Please feel free to post comments of
your own to the site.

If you want to alert the management at Alternet of your displeasure, the
contact page can be found here 
<<http://alternet.org/about/contact.html>http://alternet.org/about/contact.html>.

As you will see, Gorenfeld distorts my views on torture, spiritual
experience, and the paranormal. For the record, I have summarized my views
on these subjects on my website
<<http://www.samharris.org/site/full_text/response-to-controversy2/>http://www.samharris.org/site/full_text/response-to-controversy2/>.

All the best,
Sam

------------

SAM HARRIS'S FAITH IN EASTERN SPIRITUALITY AND MUSLIM TORTURE
By John Gorenfeld
AlterNet
January 6, 2007

<http://www.alternet.org/story/46196/>http://www.alternet.org/story/46196/

Sam Harris's books "The End Of Faith" and "Letter To A Christian Nation"
have established him as second only to the British biologist and author
Richard Dawkins in the ranks of famous 21st century atheists. The thrust of
Harris's best-sellers is that with the world so crazed by religion, it's
high time Americans stopped tolerating faith in the Rapture, the
Resurrection and anything else not grounded in evidence. Only trouble is,
our country's foremost promoter of "reason" is also supportive of ESP,
reincarnation and other unscientific concepts. Not all of it is harmless
yoga class hokum -- he's also a proponent of waterboarding and other forms
of torture.

"We know [torture] works. It has worked. It's just a lie to say that it has
never worked," he says. "Accidentally torturing a few innocent people" is no
big deal next to bombing them, he continues. Why sweat it?

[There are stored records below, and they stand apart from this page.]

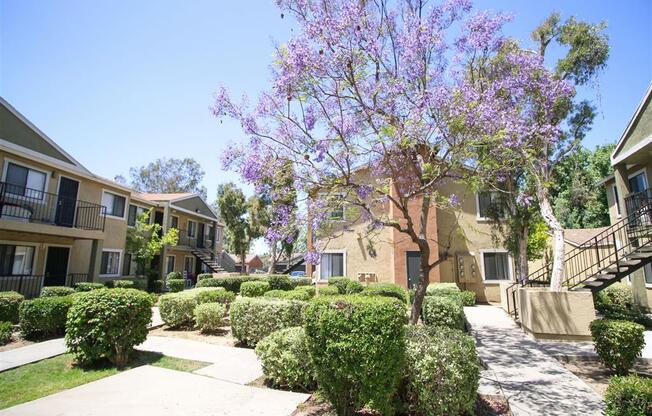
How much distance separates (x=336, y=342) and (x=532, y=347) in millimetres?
7664

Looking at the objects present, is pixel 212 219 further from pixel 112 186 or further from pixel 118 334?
pixel 118 334

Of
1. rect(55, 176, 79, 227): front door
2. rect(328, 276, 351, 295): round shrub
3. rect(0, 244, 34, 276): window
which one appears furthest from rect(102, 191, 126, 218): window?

I wanted to interview Harris to find out why a man sold to the American
public as the voice of scientific reason is promoting Hindu gods and mind
reading in his writing. But we spend much of our time discussing his call
for torture and his Buddhist perspectives on "compassionately killing the
bad guy."

In 2004, Sam Harris' award-winning first book said society should demote
Christian, Muslim and Jewish belief to an embarrassment that "disgraces
anyone who would claim it," in doing so catapulting him from obscure UCLA
grad student -- the son of a Quaker father -- to national voice of atheism.

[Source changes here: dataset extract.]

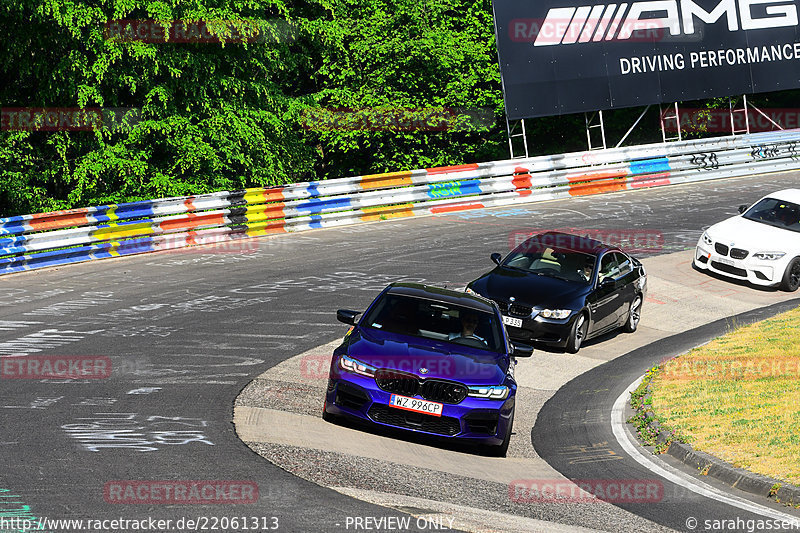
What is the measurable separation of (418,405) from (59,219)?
12.5 meters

"The End of Faith" may be the first book suitable for the Eastern Philosophy
shelf at Barnes & Noble that somehow incorporates both torture and New Age
piety, and offers pleas for clear scientific thinking alongside appeals to
"mysticism." The old-fashioned brand of atheist, like the late Carl Sagan,
argued eloquently against religion without supporting rituals and ghosts.

Harris, however, argues that not just Western gods but philosophers are
"dwarfs" next to the Buddhas. And a Harris passage on psychics recommends
that curious readers spend time with the study "20 Cases Suggestive of
Reincarnation."

Asked which cases are most suggestive of reincarnation, Harris admits to
being won over by accounts of "xenoglossy," in which people abruptly begin
speaking languages they don't know. Remember the girl in "The Exorcist"?
"When a kid starts speaking Bengali, we have no idea scientifically what's
going on," Harris tells me. It's hard to believe what I'm hearing from the
man the New York Times hails as atheism's "standard-bearer."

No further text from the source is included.